As secretary of state, Kerry would find himself most often carrying out policies forged at the White House rather than implementing his own vision. The senator is known for his conviction that the United States should do more to broker an agreement between Israelis and Palestinians, but that worthy goal is looking more remote than ever as hard-liners on both sides gain ascendancy. A better focus for the next secretary would be trying to shape the direction of the turbulent Arab Middle East.
Kerry shares one of Obama’s greatest weaknesses: an excessive faith in the potential benefits of “engagement” with rogue regimes and dictators. In particular, Kerry’s repeated attempts to foster a dialogue with Syrian ruler Bashar Assad offer a case study of how such diplomacy can go wrong. The cynical Assad convinced Kerry that he was a “reformer” who sought peace with Israel – conclusions that, as the past 18 months have shown, could not have been more wrong.

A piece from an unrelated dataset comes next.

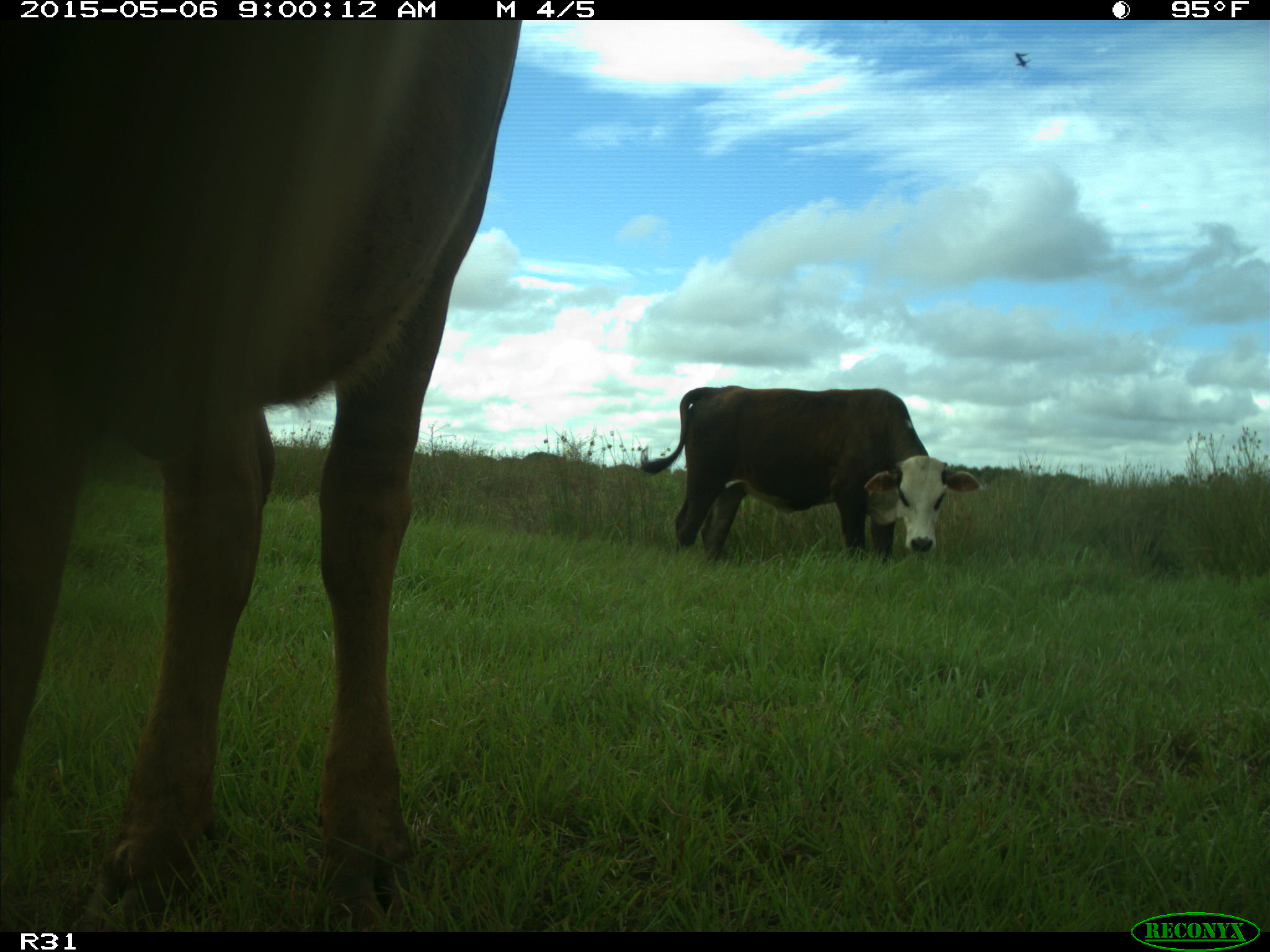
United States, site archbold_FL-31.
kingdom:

Kerry’s dedication to dialogue even with U.S. enemies makes some sense for a secretary of state. But Obama’s new Cabinet could also benefit from the balance provided in the first term by figures such as Hillary Rodham Clinton and Robert M. Gates, who took a more skeptical view of “engagement” and favored steps such as the surge of troops in Afghanistan.
Kerry’s confirmation as secretary of state would be a rare achievement for a losing presidential candidate. It’s one he has earned, and we expect he would serve the country well.